**Set exercise:**
Give the material again in full, matching it exactly.

**Dataset records:**

— begin —

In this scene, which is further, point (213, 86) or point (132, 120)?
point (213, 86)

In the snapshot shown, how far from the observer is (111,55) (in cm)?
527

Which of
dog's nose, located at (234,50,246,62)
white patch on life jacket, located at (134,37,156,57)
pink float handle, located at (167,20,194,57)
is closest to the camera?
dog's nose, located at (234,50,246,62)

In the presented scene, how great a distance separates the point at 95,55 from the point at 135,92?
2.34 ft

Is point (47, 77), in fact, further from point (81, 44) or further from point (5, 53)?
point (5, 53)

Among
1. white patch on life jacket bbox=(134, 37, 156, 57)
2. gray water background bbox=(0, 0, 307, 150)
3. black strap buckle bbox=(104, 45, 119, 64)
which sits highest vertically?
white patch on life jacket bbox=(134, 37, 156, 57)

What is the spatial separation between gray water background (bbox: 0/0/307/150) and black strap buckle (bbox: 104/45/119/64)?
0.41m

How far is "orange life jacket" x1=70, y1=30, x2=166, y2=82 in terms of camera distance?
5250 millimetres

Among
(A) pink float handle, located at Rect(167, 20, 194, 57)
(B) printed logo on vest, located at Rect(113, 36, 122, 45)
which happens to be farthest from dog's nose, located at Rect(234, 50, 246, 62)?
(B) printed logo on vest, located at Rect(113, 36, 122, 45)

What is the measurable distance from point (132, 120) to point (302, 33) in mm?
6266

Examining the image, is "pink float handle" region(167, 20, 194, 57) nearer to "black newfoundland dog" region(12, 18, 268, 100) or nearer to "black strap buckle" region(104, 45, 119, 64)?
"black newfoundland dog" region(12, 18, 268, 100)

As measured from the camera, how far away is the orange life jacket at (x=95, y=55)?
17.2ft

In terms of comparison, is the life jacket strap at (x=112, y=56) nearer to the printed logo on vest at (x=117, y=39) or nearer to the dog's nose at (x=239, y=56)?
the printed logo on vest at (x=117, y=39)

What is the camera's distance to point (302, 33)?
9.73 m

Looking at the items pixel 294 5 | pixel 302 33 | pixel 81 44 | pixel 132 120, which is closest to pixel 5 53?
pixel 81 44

— end —

**Answer in full:**
In this scene, which is further, point (213, 86) or point (132, 120)?
point (213, 86)

In the snapshot shown, how far from the observer is (111,55) (in cm)?
527

Which of
dog's nose, located at (234,50,246,62)
white patch on life jacket, located at (134,37,156,57)
pink float handle, located at (167,20,194,57)
is closest to the camera?
dog's nose, located at (234,50,246,62)

In the presented scene, how great a distance separates the point at 95,55 from the point at 135,92?
2.34 ft

Is point (47, 77), in fact, further from point (81, 44) or further from point (5, 53)?
point (5, 53)

Among
1. white patch on life jacket bbox=(134, 37, 156, 57)
2. gray water background bbox=(0, 0, 307, 150)
3. black strap buckle bbox=(104, 45, 119, 64)
which sits highest vertically?
white patch on life jacket bbox=(134, 37, 156, 57)

What is the spatial separation between gray water background (bbox: 0/0/307/150) and black strap buckle (bbox: 104/45/119/64)?
0.41m

How far is "orange life jacket" x1=70, y1=30, x2=166, y2=82 in terms of camera distance?
5250 millimetres

Among
(A) pink float handle, located at Rect(167, 20, 194, 57)
(B) printed logo on vest, located at Rect(113, 36, 122, 45)
which happens to be farthest from dog's nose, located at Rect(234, 50, 246, 62)?
(B) printed logo on vest, located at Rect(113, 36, 122, 45)

What is the measurable distance from point (132, 120) to point (302, 33) in mm?
6266

Examining the image, is "pink float handle" region(167, 20, 194, 57) nearer to "black newfoundland dog" region(12, 18, 268, 100) or nearer to "black strap buckle" region(104, 45, 119, 64)?
"black newfoundland dog" region(12, 18, 268, 100)

As measured from the camera, how far away is the orange life jacket at (x=95, y=55)?
17.2ft

In terms of comparison, is the life jacket strap at (x=112, y=56) nearer to the printed logo on vest at (x=117, y=39) or nearer to the dog's nose at (x=239, y=56)?
the printed logo on vest at (x=117, y=39)

What is the camera's distance to point (302, 33)?
9.73 m

Looking at the items pixel 294 5 | pixel 302 33 | pixel 81 44 | pixel 132 120, which is closest to pixel 5 53?
pixel 81 44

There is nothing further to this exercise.